Der blaue kostenlose Riese vor dem Umbruch

Die Regierung muss beantworten, wie es mit ORF.at weitergehen soll.
Nach der Finanzierungsfrage ist vor der Digitalnovelle. Noch bis zum Sommer dürfte die Regierung die neuen Bedingungen für den ORF im digitalen Raum präsentieren.
Einige Maßnahmen sind weitestgehend unumstritten. So gilt die aktuelle Regel, dass Videoinhalte nur sieben Tage online verfügbar bleiben dürfen, als überholt. Weniger einhellig wird die Forderung des ORF bewertet, künftig auch eigene Inhalte für den digitalen Raum und Social Media produzieren zu dürfen: „Online Only“ lautet das entsprechende Schlagwort. Kritik an diesen Plänen kam in der Vergangenheit unter anderem vom Verband österreichischer Privatsender (VÖP), der vor „einer noch stärkeren Marktverzerrung“ warnt.
Roland Weißmann hatte im Herbst, den Diskussionen vorbeugend, strengere Regeln für die eigenen Online-Inhalte in Aussicht gestellt – im Kuhhandel für eine Digitalnovelle. Konkret sprach der ORF-Chef von einer Halbierung des Textangebots und einem Fokus auf Videos.
Blick nach Deutschland
Ein Blick über die Grenzen belegt die enorme Marktmacht der „blauen Seite“: In Deutschland hat der öffentliche rechtliche Rundfunk (ÖRR) mit tagesschau.de oder deutschlandfunk.de zwar ebenfalls Nachrichtenportale, die Webseiten der mächtigen ARD und ZDF sind jedoch reine Rundfunkportale. Den deutsche Online-Nachrichtenmarkt führen mit „Bild“, „NTV“ oder „Spiegel“ private Medienanbieter an.

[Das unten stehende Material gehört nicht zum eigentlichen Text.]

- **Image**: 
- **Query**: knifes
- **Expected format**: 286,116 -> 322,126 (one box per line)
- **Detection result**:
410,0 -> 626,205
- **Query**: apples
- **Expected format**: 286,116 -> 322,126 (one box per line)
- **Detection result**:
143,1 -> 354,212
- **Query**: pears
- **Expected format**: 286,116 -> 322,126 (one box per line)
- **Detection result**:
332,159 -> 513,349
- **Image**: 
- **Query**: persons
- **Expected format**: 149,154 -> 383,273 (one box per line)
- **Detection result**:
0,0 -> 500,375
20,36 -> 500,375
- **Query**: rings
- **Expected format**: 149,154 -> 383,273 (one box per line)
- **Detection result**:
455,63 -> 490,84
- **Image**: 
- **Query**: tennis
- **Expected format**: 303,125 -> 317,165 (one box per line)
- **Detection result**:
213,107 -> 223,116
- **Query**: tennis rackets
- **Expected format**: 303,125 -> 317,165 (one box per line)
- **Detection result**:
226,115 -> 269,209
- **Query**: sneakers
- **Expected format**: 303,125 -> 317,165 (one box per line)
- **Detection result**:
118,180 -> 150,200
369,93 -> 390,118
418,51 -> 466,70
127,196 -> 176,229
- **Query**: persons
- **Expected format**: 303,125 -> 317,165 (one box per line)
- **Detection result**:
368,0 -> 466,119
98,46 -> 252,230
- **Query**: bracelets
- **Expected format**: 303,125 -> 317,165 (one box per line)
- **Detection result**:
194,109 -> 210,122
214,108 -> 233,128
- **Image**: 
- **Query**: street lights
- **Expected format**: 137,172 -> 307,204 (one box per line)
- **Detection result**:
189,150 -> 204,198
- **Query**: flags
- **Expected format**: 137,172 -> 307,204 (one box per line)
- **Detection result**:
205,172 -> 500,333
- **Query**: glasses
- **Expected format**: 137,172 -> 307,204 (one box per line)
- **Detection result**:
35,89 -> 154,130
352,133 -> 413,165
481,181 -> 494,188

Der VÖZ wirft ORF.at gesetzeswidrige „Zeitungsähnlichkeit“ vor: „Das unterscheidet ORF.at etwa von anderen öffentlich-rechtlichen Angeboten wie jenes des ZDF in Deutschland oder jenes der BBC in Großbritannien, die unverkennbar mehr auf programmbegleitende Berichterstattung mit kurzen Texten sowie Videocontent ausgerichtet sind.“ Erheblich stärker beschränkt als der ORF ist auch die SRG in der Schweiz, der Onlinewerbung seit Jahren verboten ist.
Andere Beispiele finden sich im skandinavischen Raum: Yle, der finnische ÖRR, darf seit dem Vorjahr (mit Ausnahmen) nur noch Online-Textnachrichten veröffentlichen, die sich auf eigene Video- und Audioinhalte beziehen. Wenige Online-Einschränkungen findet hingegen NRK in Norwegen vor: Das Land, das traditionell die Liste der Länder mit der größten Pressefreiheit anführt, ist insofern mit Österreich wenig vergleichbar, da es seit Jahren auf eine umfassende Presseförderung setzt.
Medienministerin Susanne Raab (ÖVP) erwartet mit der Digitalnovelle ein Balanceakt: Dem ORF digitale Entfaltungsmöglichkeiten bieten, ohne den gesamten Medienstandort zu beschädigen.